About this exercise: Find the line with "class: Mammalia" in the listing below. Write it out exactly, along with every later line up to the final one.

Data for processing:
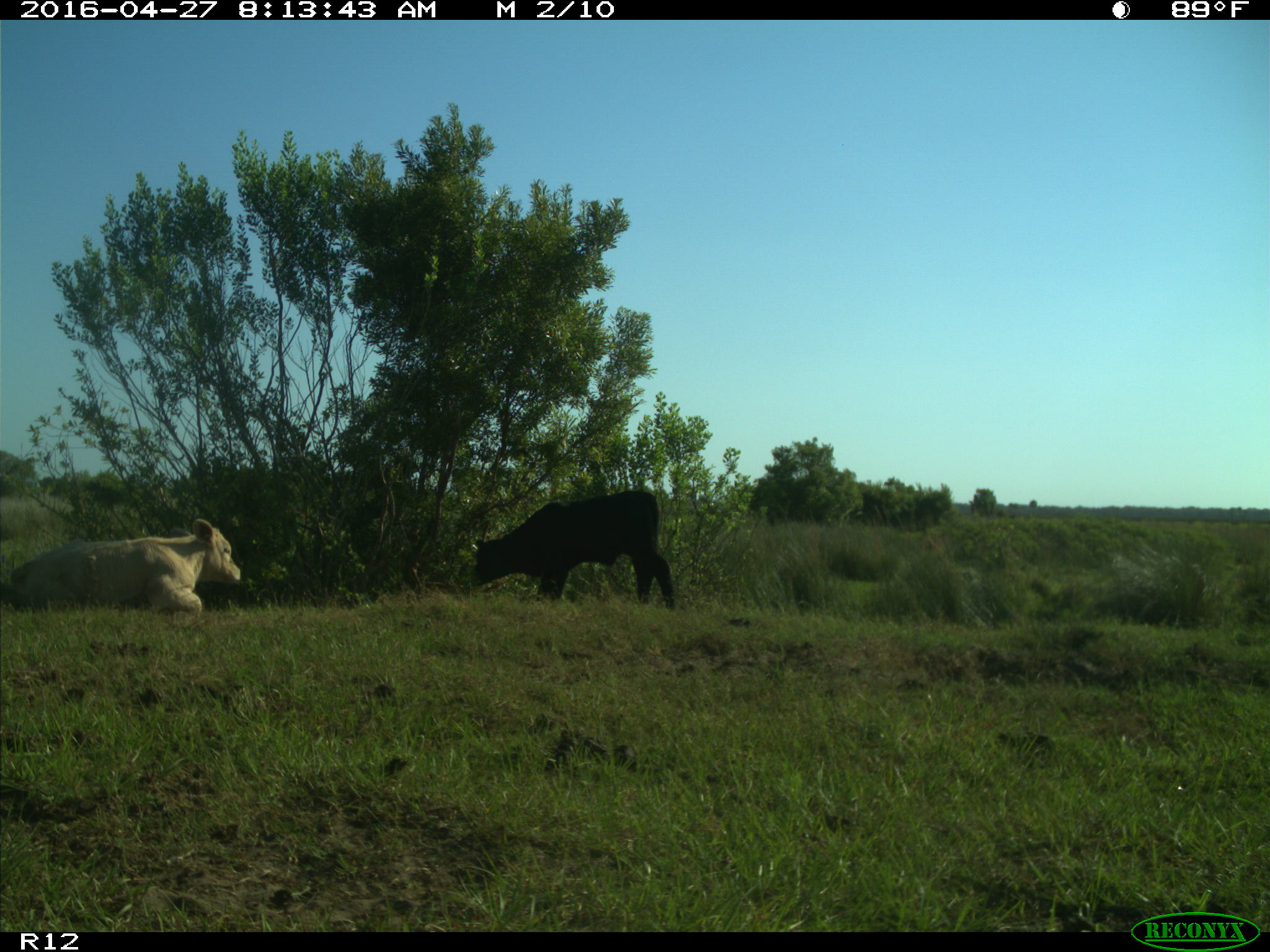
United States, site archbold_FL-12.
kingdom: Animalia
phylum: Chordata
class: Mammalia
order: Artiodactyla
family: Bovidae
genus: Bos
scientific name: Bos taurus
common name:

The completed task:
class: Mammalia
order: Artiodactyla
family: Bovidae
genus: Bos
scientific name: Bos taurus
common name:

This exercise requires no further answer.